- _WHAT IS REQUIRED_
A word-for-word reproduction of the data below is needed, with no pictures in it.

== COLLECTED MATERIAL ==

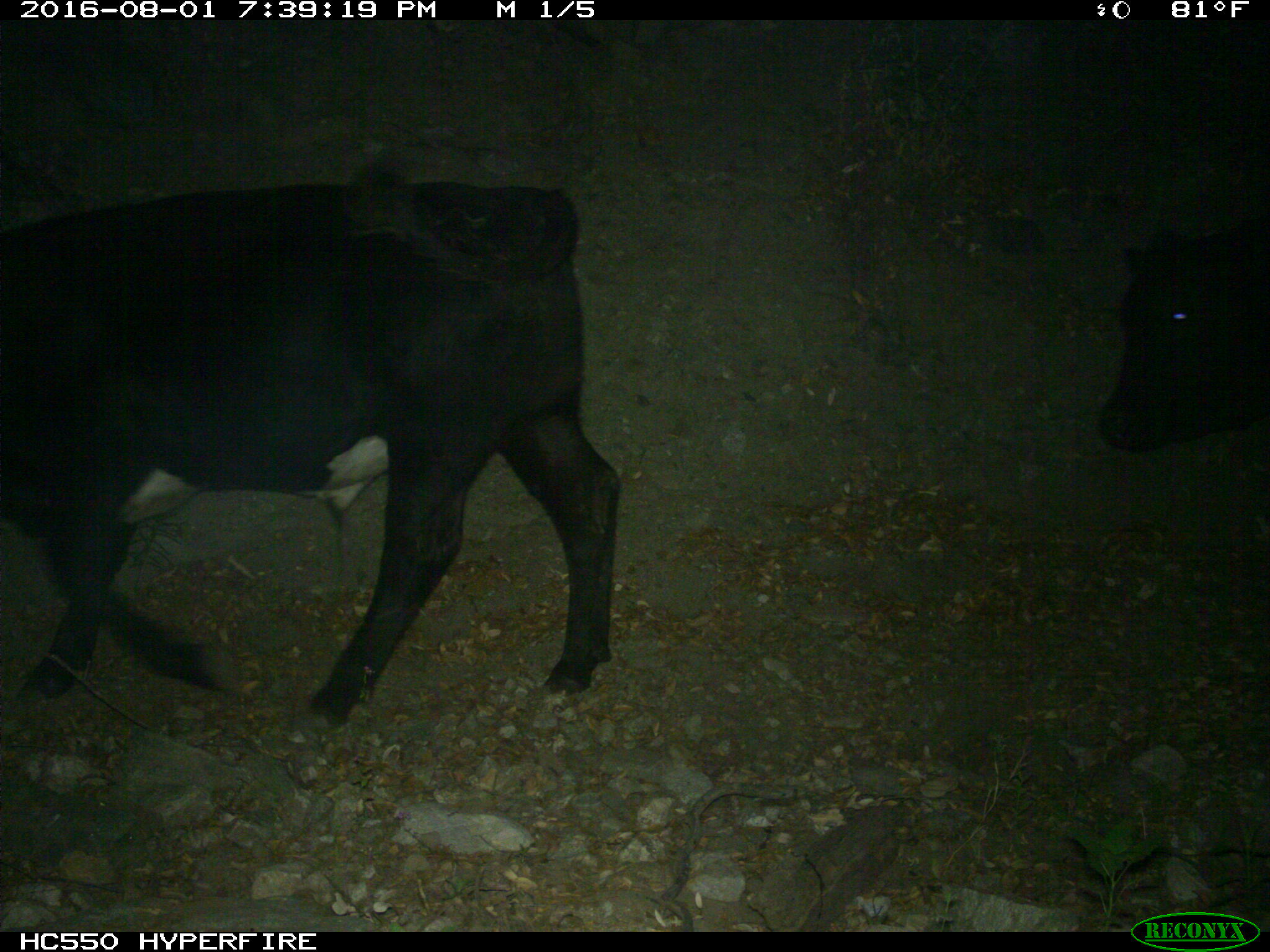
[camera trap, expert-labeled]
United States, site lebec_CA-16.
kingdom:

===

- _YOUR RESPONSE_
[camera trap, expert-labeled]
United States, site lebec_CA-16.
kingdom:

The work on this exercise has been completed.